Titus getting a stamp after Kindermusik class... Maybe it's not so bad? 
So anyway… We’re adjusting. I am still battling daily pain from my IC and my chronic nausea but my endometriosis is gone! Praise. The. Lord! So each week we are trying to do a little bit, even if I end up in bed for two days after every busy day. But, it’s worth it! (Or so my Mom tells me…)

We’re entering into a world of change… New classes, groups, friends and this toddler business isn’t coming as easy as infanthood did for me. The big three (moving Titus to a toddler bed, potty training, and taking away his precious goody (pacifier)) are staring me in the face wondering when, how, why but I’m trying to just relax and enjoy these last three lingering babyhood things. Plus like his mommy, he likes to take things slow…
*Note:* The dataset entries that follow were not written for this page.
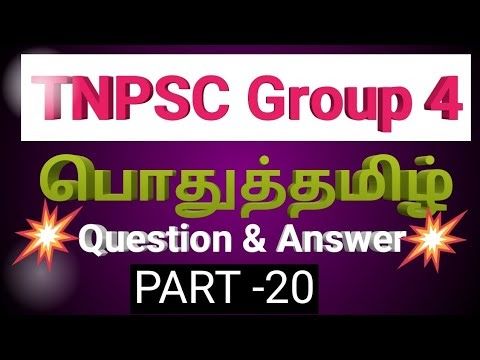 TNPSC  Group4 Questions And Answers General Tamil TNPSC Making Change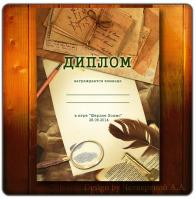 Диплом на тематическую игру Шерлок Холмс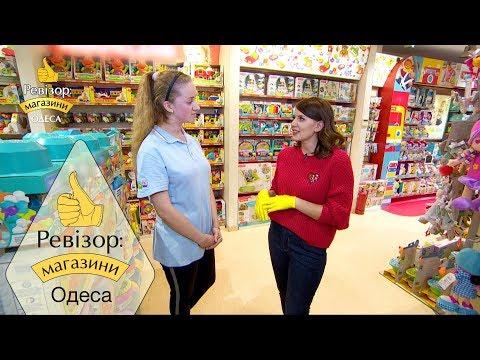 Ревизор: Магазины. 3 сезон - Одесса - 29.04.2019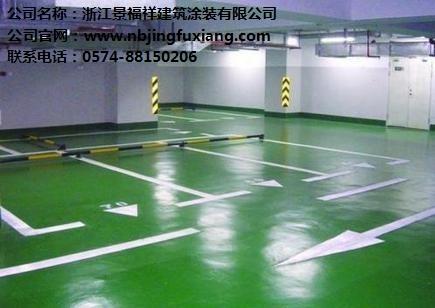 浙江饮料厂环氧地坪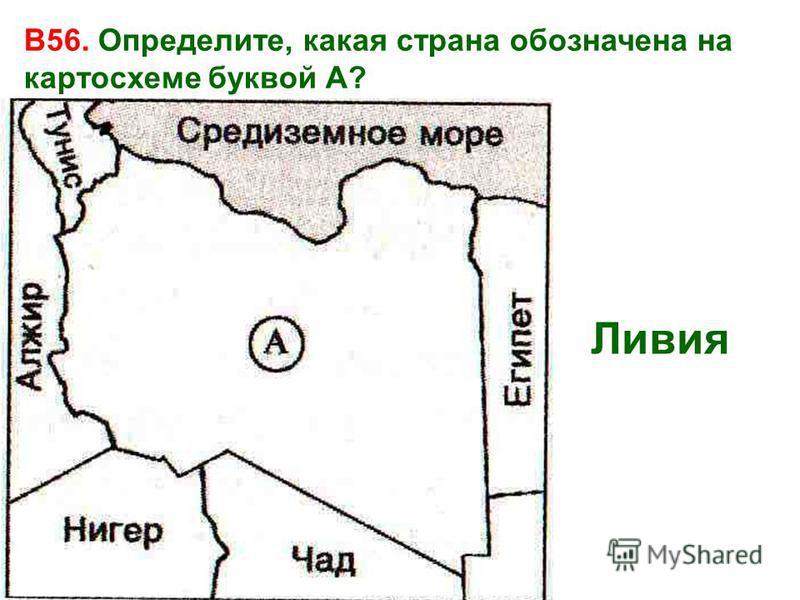 В56. Определите, какая страна обозначена на картосхеме буквой А? Ливия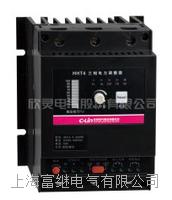 HHT4-4/3825P三相电力调整器 HHT4-4/3825P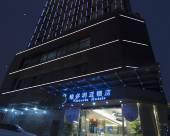 維多利亞酒店(佛山創意產業園店)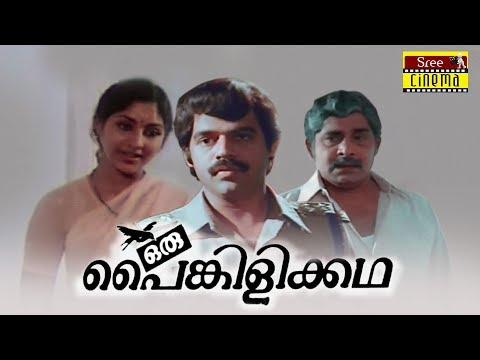 Oru Painkilikatha Malayalam Full Movie   Madhu   Balachandra Menon    Sreevidya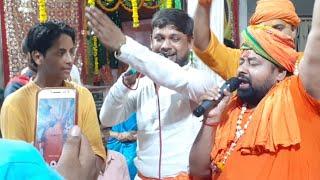 Live Jagran Ayodhya- Shendutt Singh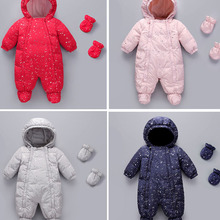 New baby jumpsuit children's thick down clothes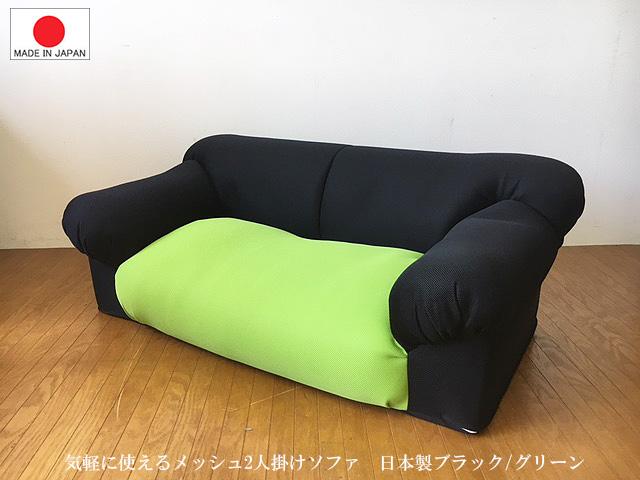 NEW!【通販】気軽に使えるロータイプソファ ダブルラッセル メッシュ◆ブラック/グリーン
So we’re going to MOPS every other week, kindermusik when we can and church every Sunday. Then resting in between. It’s good. It’s progress. It will take time to adjust but I’m praying that we’ll have somewhat of a break and can get into a good routine before the next storm hits! 

Today I go in to see my urologist. The day is finally here. I am hopeful. Believe it or not, after all these years I still get my hopes up each time. I'll post an update if anything newsworthy comes of it! 
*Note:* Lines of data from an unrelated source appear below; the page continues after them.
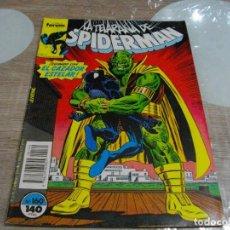 Cómics: COMICS SPIDERMAN Nº 160 EL DE LAS FOTOS - VER TODOS MIS LOTES DE TEBEOS. Lote 62250440
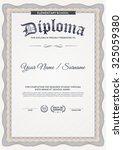 diploma guilloche certificate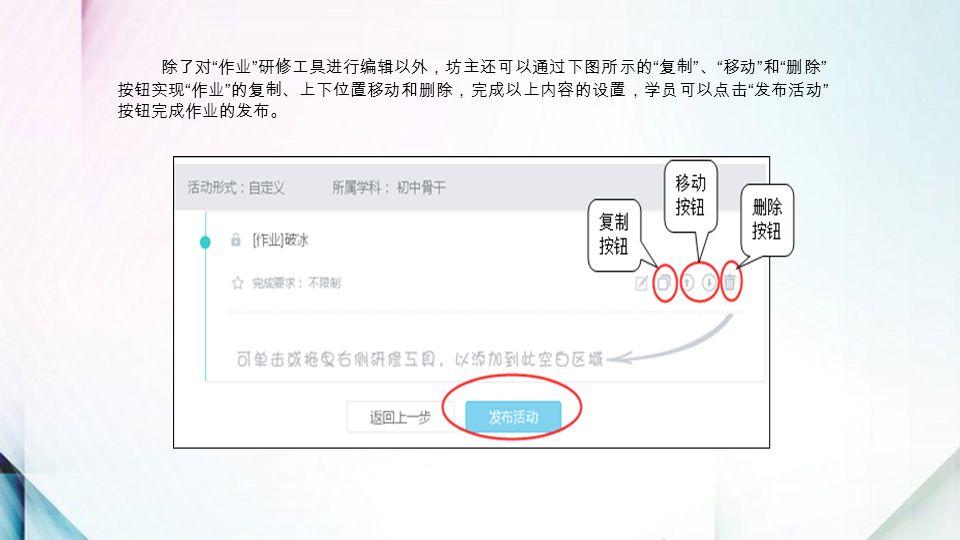 除了对 作业 研修工具进行编辑以外,坊主还可以通过下图所示的 复制 、 移动 和 删除 按钮实现 作业 的复制、上下位置移动和删除,完成以上内容的设置,学员可以点击 发布活动 按钮完成作业的发布。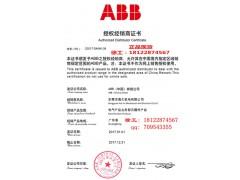 ABB隔离开关OHYS3RH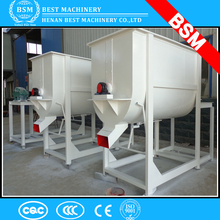 Africa farm use small animal feed mixer grinder equipment, Animal Feed Mixer
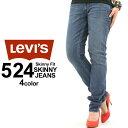 リーバイス レディース 524 スキニー USAモデル|ブランド Levi's Levis|ジーンズ デニム ジーパン アメカジ カジュアル
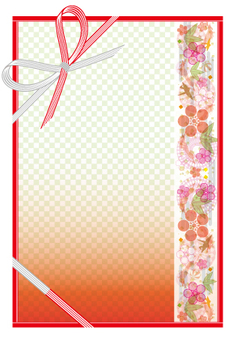 New Year card size size background 52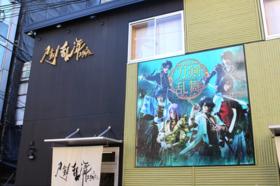 刀剣乱舞2.5Dカフェ 原宿店サムネイル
Thanks again for reading! Can't believe people have come to my blog almost 18,000 times just to read my random mutterings! Very humbling! Love to you all! 

2 comments:

  1. Oh, shingles with everything else? I can commiserate, although I've not had as many trials as you, I'm dealing with postherpectic neuralgia from shingles (it's been two years and I had another breakout last month), IC and constant nausea from gastroparesis. My heart goes out to you, having to handle a young child with all you go through. Mine are adults and out of the house. I work full time and try to deal with it all. Some days it's overwhelming. Others are fine. Well, as fine as they can be with all that I deal with. Prayers are ascending for you!